Hi all,

I was working on a project to parse C++ code, when I encountered strange regex behaviour.

I created a regex to match an if statement and it's following 'true' section.
Qt Code:
  1. "\b(if\s*\(([^\(\)]*|\([^\(\)]*\))*\)\s*)(\{([^\{\}]*|\{[^\{\}]*\})*\}|[^;\{\}]*;)"
To copy to clipboard, switch view to plain text mode 

let me explain what's going on here; the regex searches for an the occurence of 'if' followed by 0 or more whitespace, followed by a '(' and a matching ')' character, followed by 0 or more whitespace. This will be stored in the first backreference.
Then it searches for the first '{' and a matching '}' character, if these could not be found, it searches to find the first ';'.

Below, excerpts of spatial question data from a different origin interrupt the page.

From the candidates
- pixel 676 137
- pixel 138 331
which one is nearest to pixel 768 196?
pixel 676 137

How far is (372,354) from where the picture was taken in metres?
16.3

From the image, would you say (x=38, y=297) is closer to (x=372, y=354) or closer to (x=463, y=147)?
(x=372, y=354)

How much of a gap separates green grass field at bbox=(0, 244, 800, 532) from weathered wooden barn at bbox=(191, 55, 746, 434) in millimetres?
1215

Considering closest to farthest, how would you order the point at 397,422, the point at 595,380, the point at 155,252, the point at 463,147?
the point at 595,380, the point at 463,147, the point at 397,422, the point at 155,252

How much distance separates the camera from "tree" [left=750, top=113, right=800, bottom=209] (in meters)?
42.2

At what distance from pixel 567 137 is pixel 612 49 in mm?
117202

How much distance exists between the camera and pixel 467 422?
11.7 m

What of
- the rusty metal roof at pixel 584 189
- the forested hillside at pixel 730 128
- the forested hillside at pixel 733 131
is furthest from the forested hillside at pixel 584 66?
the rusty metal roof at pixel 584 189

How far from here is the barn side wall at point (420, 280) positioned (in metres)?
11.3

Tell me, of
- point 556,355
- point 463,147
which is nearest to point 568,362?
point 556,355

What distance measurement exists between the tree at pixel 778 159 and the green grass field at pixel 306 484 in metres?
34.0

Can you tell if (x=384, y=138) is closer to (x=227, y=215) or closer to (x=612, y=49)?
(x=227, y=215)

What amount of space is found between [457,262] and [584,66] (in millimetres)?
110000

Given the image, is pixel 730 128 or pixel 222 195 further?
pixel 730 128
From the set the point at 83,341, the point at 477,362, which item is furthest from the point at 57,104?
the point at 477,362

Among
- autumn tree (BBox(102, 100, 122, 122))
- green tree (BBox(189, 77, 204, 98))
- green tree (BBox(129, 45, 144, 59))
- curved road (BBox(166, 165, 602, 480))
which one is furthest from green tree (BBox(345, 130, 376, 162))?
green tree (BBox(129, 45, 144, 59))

So when using this regexp, one should be able to find the if condition by checking the first captured text. ( cap(1) )
In practice however, I have found that I sometimes get a positive match, meaning QRegExp.indexIn returnes >= 0, but that the matchedLength of the regexp is in fact 0, and the captured texts are also empty. On other occasions everything works as expected..

As regular expressions can be hard to get right, I thought I'd post this here first before filing a bug report @ Qt

please let me know if I have overlooked something!

thanks in advance!

- Arjan